Together they just opened an exhibition based on the phenomenon of Southern Gothic literature in 1646, Den Haag. The exhibition deals with the use of the Gothic methodology in the Southern States of North America, and is entitled 'What the Modern Era Has Gained in Civility it Has Lost in Poetic Inspiration'. Along with the exhibition they've published the book 'To Live in the South, One Has to Be a Scar Lover'. The exhibition can be seen until October 15th, 2011.

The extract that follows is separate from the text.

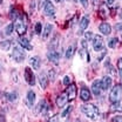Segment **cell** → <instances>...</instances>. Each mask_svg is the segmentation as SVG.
<instances>
[{"label": "cell", "instance_id": "cell-1", "mask_svg": "<svg viewBox=\"0 0 122 122\" xmlns=\"http://www.w3.org/2000/svg\"><path fill=\"white\" fill-rule=\"evenodd\" d=\"M81 112L85 114V115H87L89 119L92 120H96L97 117H99V109L96 108V106H94V105H92V103H87V105H83V106L81 107Z\"/></svg>", "mask_w": 122, "mask_h": 122}, {"label": "cell", "instance_id": "cell-2", "mask_svg": "<svg viewBox=\"0 0 122 122\" xmlns=\"http://www.w3.org/2000/svg\"><path fill=\"white\" fill-rule=\"evenodd\" d=\"M122 97V86L121 85H115L113 87V89L110 91L109 94V100L110 102L115 103V102H119Z\"/></svg>", "mask_w": 122, "mask_h": 122}, {"label": "cell", "instance_id": "cell-3", "mask_svg": "<svg viewBox=\"0 0 122 122\" xmlns=\"http://www.w3.org/2000/svg\"><path fill=\"white\" fill-rule=\"evenodd\" d=\"M14 28H15L16 33H18L19 35H24V34L26 33L27 25H26V22H25V20H24V16H22V15H20V18L15 20Z\"/></svg>", "mask_w": 122, "mask_h": 122}, {"label": "cell", "instance_id": "cell-4", "mask_svg": "<svg viewBox=\"0 0 122 122\" xmlns=\"http://www.w3.org/2000/svg\"><path fill=\"white\" fill-rule=\"evenodd\" d=\"M12 59L16 62H22L25 60V53L24 49H21L20 47H14L12 51Z\"/></svg>", "mask_w": 122, "mask_h": 122}, {"label": "cell", "instance_id": "cell-5", "mask_svg": "<svg viewBox=\"0 0 122 122\" xmlns=\"http://www.w3.org/2000/svg\"><path fill=\"white\" fill-rule=\"evenodd\" d=\"M24 75H25V80L27 81V83H28L30 86H34V85H35V75H34L33 71L30 69V67H26V68H25Z\"/></svg>", "mask_w": 122, "mask_h": 122}, {"label": "cell", "instance_id": "cell-6", "mask_svg": "<svg viewBox=\"0 0 122 122\" xmlns=\"http://www.w3.org/2000/svg\"><path fill=\"white\" fill-rule=\"evenodd\" d=\"M93 48L94 51L99 52L103 48V39L100 36V35H95L94 39H93Z\"/></svg>", "mask_w": 122, "mask_h": 122}, {"label": "cell", "instance_id": "cell-7", "mask_svg": "<svg viewBox=\"0 0 122 122\" xmlns=\"http://www.w3.org/2000/svg\"><path fill=\"white\" fill-rule=\"evenodd\" d=\"M44 12H45V14L48 15V16H53V15L55 14L54 5H53L49 0H47L45 2V5H44Z\"/></svg>", "mask_w": 122, "mask_h": 122}, {"label": "cell", "instance_id": "cell-8", "mask_svg": "<svg viewBox=\"0 0 122 122\" xmlns=\"http://www.w3.org/2000/svg\"><path fill=\"white\" fill-rule=\"evenodd\" d=\"M67 97L69 101H73L75 100L76 97V86L75 83H71L67 88Z\"/></svg>", "mask_w": 122, "mask_h": 122}, {"label": "cell", "instance_id": "cell-9", "mask_svg": "<svg viewBox=\"0 0 122 122\" xmlns=\"http://www.w3.org/2000/svg\"><path fill=\"white\" fill-rule=\"evenodd\" d=\"M92 92L95 96H99L102 92V86H101V80H95L92 85Z\"/></svg>", "mask_w": 122, "mask_h": 122}, {"label": "cell", "instance_id": "cell-10", "mask_svg": "<svg viewBox=\"0 0 122 122\" xmlns=\"http://www.w3.org/2000/svg\"><path fill=\"white\" fill-rule=\"evenodd\" d=\"M47 58L48 60L53 63H58L59 60H60V53H58L56 51H49L47 53Z\"/></svg>", "mask_w": 122, "mask_h": 122}, {"label": "cell", "instance_id": "cell-11", "mask_svg": "<svg viewBox=\"0 0 122 122\" xmlns=\"http://www.w3.org/2000/svg\"><path fill=\"white\" fill-rule=\"evenodd\" d=\"M101 86H102V91H108L112 87V77L110 76H103L101 80Z\"/></svg>", "mask_w": 122, "mask_h": 122}, {"label": "cell", "instance_id": "cell-12", "mask_svg": "<svg viewBox=\"0 0 122 122\" xmlns=\"http://www.w3.org/2000/svg\"><path fill=\"white\" fill-rule=\"evenodd\" d=\"M99 30H100V32H101L102 34H105V35H109V34L112 33V27H110V25L107 24V22H102V24L99 26Z\"/></svg>", "mask_w": 122, "mask_h": 122}, {"label": "cell", "instance_id": "cell-13", "mask_svg": "<svg viewBox=\"0 0 122 122\" xmlns=\"http://www.w3.org/2000/svg\"><path fill=\"white\" fill-rule=\"evenodd\" d=\"M88 25H89V19H88V16H83L82 19H81V21H80V30H79V34H83L82 33V30H85L87 27H88Z\"/></svg>", "mask_w": 122, "mask_h": 122}, {"label": "cell", "instance_id": "cell-14", "mask_svg": "<svg viewBox=\"0 0 122 122\" xmlns=\"http://www.w3.org/2000/svg\"><path fill=\"white\" fill-rule=\"evenodd\" d=\"M67 101H68L67 95H66V94H61V95L58 96V99H56V106L59 107V108H62V107L67 103Z\"/></svg>", "mask_w": 122, "mask_h": 122}, {"label": "cell", "instance_id": "cell-15", "mask_svg": "<svg viewBox=\"0 0 122 122\" xmlns=\"http://www.w3.org/2000/svg\"><path fill=\"white\" fill-rule=\"evenodd\" d=\"M39 82H40V86L42 89H45L48 85V77L46 75V73H40L39 74Z\"/></svg>", "mask_w": 122, "mask_h": 122}, {"label": "cell", "instance_id": "cell-16", "mask_svg": "<svg viewBox=\"0 0 122 122\" xmlns=\"http://www.w3.org/2000/svg\"><path fill=\"white\" fill-rule=\"evenodd\" d=\"M80 97H81L82 101H88V100H91V92H89V89L82 88L81 92H80Z\"/></svg>", "mask_w": 122, "mask_h": 122}, {"label": "cell", "instance_id": "cell-17", "mask_svg": "<svg viewBox=\"0 0 122 122\" xmlns=\"http://www.w3.org/2000/svg\"><path fill=\"white\" fill-rule=\"evenodd\" d=\"M59 40H60V36L56 34V35L54 36V39L51 41L49 46H48L49 51H56V48H58V46H59Z\"/></svg>", "mask_w": 122, "mask_h": 122}, {"label": "cell", "instance_id": "cell-18", "mask_svg": "<svg viewBox=\"0 0 122 122\" xmlns=\"http://www.w3.org/2000/svg\"><path fill=\"white\" fill-rule=\"evenodd\" d=\"M19 44H20V46H21V47H24V49H28V51H32V49H33L32 45H30V41H28L26 38H20Z\"/></svg>", "mask_w": 122, "mask_h": 122}, {"label": "cell", "instance_id": "cell-19", "mask_svg": "<svg viewBox=\"0 0 122 122\" xmlns=\"http://www.w3.org/2000/svg\"><path fill=\"white\" fill-rule=\"evenodd\" d=\"M30 65L34 69H39L40 68V65H41V60L39 56H33L30 58Z\"/></svg>", "mask_w": 122, "mask_h": 122}, {"label": "cell", "instance_id": "cell-20", "mask_svg": "<svg viewBox=\"0 0 122 122\" xmlns=\"http://www.w3.org/2000/svg\"><path fill=\"white\" fill-rule=\"evenodd\" d=\"M80 56L83 59V60H86L87 62H89L91 61V56H89V53L87 52V48H82V49H80Z\"/></svg>", "mask_w": 122, "mask_h": 122}, {"label": "cell", "instance_id": "cell-21", "mask_svg": "<svg viewBox=\"0 0 122 122\" xmlns=\"http://www.w3.org/2000/svg\"><path fill=\"white\" fill-rule=\"evenodd\" d=\"M27 101H28V105L30 106H33V103L35 101V93L33 91H30L27 93Z\"/></svg>", "mask_w": 122, "mask_h": 122}, {"label": "cell", "instance_id": "cell-22", "mask_svg": "<svg viewBox=\"0 0 122 122\" xmlns=\"http://www.w3.org/2000/svg\"><path fill=\"white\" fill-rule=\"evenodd\" d=\"M38 108H39V109H38L39 112H41L42 114H45L46 112H47V109H48V106H47V102H46L45 100H42V101H41V102L39 103V107H38Z\"/></svg>", "mask_w": 122, "mask_h": 122}, {"label": "cell", "instance_id": "cell-23", "mask_svg": "<svg viewBox=\"0 0 122 122\" xmlns=\"http://www.w3.org/2000/svg\"><path fill=\"white\" fill-rule=\"evenodd\" d=\"M52 25L51 24H47L46 25V27H45V30H44V34H42V38L44 39H46V38H48V35L51 34V32H52Z\"/></svg>", "mask_w": 122, "mask_h": 122}, {"label": "cell", "instance_id": "cell-24", "mask_svg": "<svg viewBox=\"0 0 122 122\" xmlns=\"http://www.w3.org/2000/svg\"><path fill=\"white\" fill-rule=\"evenodd\" d=\"M117 42H119V39L117 38H113L108 41V47L109 48H115L117 46Z\"/></svg>", "mask_w": 122, "mask_h": 122}, {"label": "cell", "instance_id": "cell-25", "mask_svg": "<svg viewBox=\"0 0 122 122\" xmlns=\"http://www.w3.org/2000/svg\"><path fill=\"white\" fill-rule=\"evenodd\" d=\"M5 96H6L10 101H15V100H16V97H18V94L14 93V92H12V93H6V94H5Z\"/></svg>", "mask_w": 122, "mask_h": 122}, {"label": "cell", "instance_id": "cell-26", "mask_svg": "<svg viewBox=\"0 0 122 122\" xmlns=\"http://www.w3.org/2000/svg\"><path fill=\"white\" fill-rule=\"evenodd\" d=\"M11 19L12 20H16V19H19L20 18V14H19V12H18V10H15V8H12L11 10Z\"/></svg>", "mask_w": 122, "mask_h": 122}, {"label": "cell", "instance_id": "cell-27", "mask_svg": "<svg viewBox=\"0 0 122 122\" xmlns=\"http://www.w3.org/2000/svg\"><path fill=\"white\" fill-rule=\"evenodd\" d=\"M13 28H14V25L13 24H8L6 26V28H5V34L6 35H11L12 32H13Z\"/></svg>", "mask_w": 122, "mask_h": 122}, {"label": "cell", "instance_id": "cell-28", "mask_svg": "<svg viewBox=\"0 0 122 122\" xmlns=\"http://www.w3.org/2000/svg\"><path fill=\"white\" fill-rule=\"evenodd\" d=\"M0 47L2 48V49H5V51H8L10 49V47H11V42L10 41H1L0 42Z\"/></svg>", "mask_w": 122, "mask_h": 122}, {"label": "cell", "instance_id": "cell-29", "mask_svg": "<svg viewBox=\"0 0 122 122\" xmlns=\"http://www.w3.org/2000/svg\"><path fill=\"white\" fill-rule=\"evenodd\" d=\"M74 47L75 46H71V47H68V49H67V52H66V58L67 59H71V56L73 55V51H74Z\"/></svg>", "mask_w": 122, "mask_h": 122}, {"label": "cell", "instance_id": "cell-30", "mask_svg": "<svg viewBox=\"0 0 122 122\" xmlns=\"http://www.w3.org/2000/svg\"><path fill=\"white\" fill-rule=\"evenodd\" d=\"M72 109H73V107H72V106H68L67 108H66V109H65V110H63V112H62V113H61V117H66V116H67V115H68V114L72 112Z\"/></svg>", "mask_w": 122, "mask_h": 122}, {"label": "cell", "instance_id": "cell-31", "mask_svg": "<svg viewBox=\"0 0 122 122\" xmlns=\"http://www.w3.org/2000/svg\"><path fill=\"white\" fill-rule=\"evenodd\" d=\"M41 28H42V24L38 22V24L35 25V32H36L38 34H40V33H41Z\"/></svg>", "mask_w": 122, "mask_h": 122}, {"label": "cell", "instance_id": "cell-32", "mask_svg": "<svg viewBox=\"0 0 122 122\" xmlns=\"http://www.w3.org/2000/svg\"><path fill=\"white\" fill-rule=\"evenodd\" d=\"M63 85H66V86H69L71 85V77L69 76H65L63 77Z\"/></svg>", "mask_w": 122, "mask_h": 122}, {"label": "cell", "instance_id": "cell-33", "mask_svg": "<svg viewBox=\"0 0 122 122\" xmlns=\"http://www.w3.org/2000/svg\"><path fill=\"white\" fill-rule=\"evenodd\" d=\"M92 39H94V34L92 32H87L86 33V40H92Z\"/></svg>", "mask_w": 122, "mask_h": 122}, {"label": "cell", "instance_id": "cell-34", "mask_svg": "<svg viewBox=\"0 0 122 122\" xmlns=\"http://www.w3.org/2000/svg\"><path fill=\"white\" fill-rule=\"evenodd\" d=\"M55 75H56V74H55V72L52 69V71L49 72V79H48V80H52V81H53V80L55 79Z\"/></svg>", "mask_w": 122, "mask_h": 122}, {"label": "cell", "instance_id": "cell-35", "mask_svg": "<svg viewBox=\"0 0 122 122\" xmlns=\"http://www.w3.org/2000/svg\"><path fill=\"white\" fill-rule=\"evenodd\" d=\"M48 122H59V115H54L52 119H49Z\"/></svg>", "mask_w": 122, "mask_h": 122}, {"label": "cell", "instance_id": "cell-36", "mask_svg": "<svg viewBox=\"0 0 122 122\" xmlns=\"http://www.w3.org/2000/svg\"><path fill=\"white\" fill-rule=\"evenodd\" d=\"M117 68L121 71V74H122V58L119 59V61H117Z\"/></svg>", "mask_w": 122, "mask_h": 122}, {"label": "cell", "instance_id": "cell-37", "mask_svg": "<svg viewBox=\"0 0 122 122\" xmlns=\"http://www.w3.org/2000/svg\"><path fill=\"white\" fill-rule=\"evenodd\" d=\"M113 122H122V117L120 115H117V116H115V117L113 119Z\"/></svg>", "mask_w": 122, "mask_h": 122}, {"label": "cell", "instance_id": "cell-38", "mask_svg": "<svg viewBox=\"0 0 122 122\" xmlns=\"http://www.w3.org/2000/svg\"><path fill=\"white\" fill-rule=\"evenodd\" d=\"M80 2L82 4L83 7H87L88 6V0H80Z\"/></svg>", "mask_w": 122, "mask_h": 122}, {"label": "cell", "instance_id": "cell-39", "mask_svg": "<svg viewBox=\"0 0 122 122\" xmlns=\"http://www.w3.org/2000/svg\"><path fill=\"white\" fill-rule=\"evenodd\" d=\"M115 30H122V24H116V25H115Z\"/></svg>", "mask_w": 122, "mask_h": 122}, {"label": "cell", "instance_id": "cell-40", "mask_svg": "<svg viewBox=\"0 0 122 122\" xmlns=\"http://www.w3.org/2000/svg\"><path fill=\"white\" fill-rule=\"evenodd\" d=\"M81 44H82V47H83V48H87V40H82Z\"/></svg>", "mask_w": 122, "mask_h": 122}, {"label": "cell", "instance_id": "cell-41", "mask_svg": "<svg viewBox=\"0 0 122 122\" xmlns=\"http://www.w3.org/2000/svg\"><path fill=\"white\" fill-rule=\"evenodd\" d=\"M34 5H35V2H34V1H33V2H32V4H30V11H33V10H34V7H35V6H34Z\"/></svg>", "mask_w": 122, "mask_h": 122}, {"label": "cell", "instance_id": "cell-42", "mask_svg": "<svg viewBox=\"0 0 122 122\" xmlns=\"http://www.w3.org/2000/svg\"><path fill=\"white\" fill-rule=\"evenodd\" d=\"M107 2H108V5H113L114 0H107Z\"/></svg>", "mask_w": 122, "mask_h": 122}, {"label": "cell", "instance_id": "cell-43", "mask_svg": "<svg viewBox=\"0 0 122 122\" xmlns=\"http://www.w3.org/2000/svg\"><path fill=\"white\" fill-rule=\"evenodd\" d=\"M55 1H56V2H60L61 0H55Z\"/></svg>", "mask_w": 122, "mask_h": 122}, {"label": "cell", "instance_id": "cell-44", "mask_svg": "<svg viewBox=\"0 0 122 122\" xmlns=\"http://www.w3.org/2000/svg\"><path fill=\"white\" fill-rule=\"evenodd\" d=\"M1 2H2V0H0V5H1Z\"/></svg>", "mask_w": 122, "mask_h": 122}, {"label": "cell", "instance_id": "cell-45", "mask_svg": "<svg viewBox=\"0 0 122 122\" xmlns=\"http://www.w3.org/2000/svg\"><path fill=\"white\" fill-rule=\"evenodd\" d=\"M73 1H74V2H76V1H77V0H73Z\"/></svg>", "mask_w": 122, "mask_h": 122}, {"label": "cell", "instance_id": "cell-46", "mask_svg": "<svg viewBox=\"0 0 122 122\" xmlns=\"http://www.w3.org/2000/svg\"><path fill=\"white\" fill-rule=\"evenodd\" d=\"M121 36H122V35H121Z\"/></svg>", "mask_w": 122, "mask_h": 122}, {"label": "cell", "instance_id": "cell-47", "mask_svg": "<svg viewBox=\"0 0 122 122\" xmlns=\"http://www.w3.org/2000/svg\"><path fill=\"white\" fill-rule=\"evenodd\" d=\"M67 122H68V121H67Z\"/></svg>", "mask_w": 122, "mask_h": 122}, {"label": "cell", "instance_id": "cell-48", "mask_svg": "<svg viewBox=\"0 0 122 122\" xmlns=\"http://www.w3.org/2000/svg\"><path fill=\"white\" fill-rule=\"evenodd\" d=\"M121 15H122V14H121Z\"/></svg>", "mask_w": 122, "mask_h": 122}]
</instances>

*Roel Arkesteijn (Scheveningen, 1974) is curator and writer. Since late 2008, he is curator of contemporary art at Museum Het Domein in Sittard. After his studies in art history at Leyden University, Arkesteijn has worked as a curator of modern art at the Museum of Modern Art in Arnhem, the Stedelijk Museum in Schiedam and the GEM, museum of contemporary art, in The Hague. In the past years, Arkesteijn was a guest lecturer at the Radboud University in Nijmegen and curated exhibitions for the Centraal Museum in Utrecht, the Institut Néerlandais in Paris and a Nancy Spero book and exhibition for De Appel in Amsterdam.

* Mark Kremer is active in the art world since 1987, when he joined the Time Based Arts in Amsterdam as their youngest staff member, and worked there for a year. After graduating as an art historian and archeologist in 1988, he participated in 1990-91 in the curator course of école du Magasin, Centre d‘Art Contemporain at Grenoble. Back in Amsterdam he started to write extensively on contemporary art developments and artists. He curated a.o. ‘Joy & Pain...’ at ICA/Amsterdam, 1992; the arts section of Festival a/d Werf in Utrecht from 1994 to 1997. Since 2000 Mark Kremer is active as a curator, writer and guest teacher at art academies. Exhibitions include ‘Höhere Wesen befahlen: anders malen’, Smart Project Space, Amsterdam 2001-02; Mike Tyler and et al.: The Wanderer Project, Christchurch, New Zeeland 2002; Sculpture Quadriennale Riga 2004, curator Dutch participation by Hans van Houwelingen; The Projection Project, MuHKA, Museum of Contemporary Art Antwerp, 2006-07.
From 2008-2010 Mark Kremer was involved in the DAI’s curriculum as the curator and core tutor of GoodTrip BadTrip, a project seeking to relate the notion of the trip to effects of art: sensorial impulses, thought inducers. The project investigated legacies of Psychedelia and Conceptualism, it revisited the historical era of the 1960s when Psychedelia and Conceptualism were possibly more intertwined than what is today mostly assumed. In the early summer of 2008 the participants shared a working space in a villa on the island of Crete. In the very early Spring of 2010 they all embarked on a trip to Siberia, where on the island Olkhon in Lake Baikal they had a group session of eight hours with a Shaman.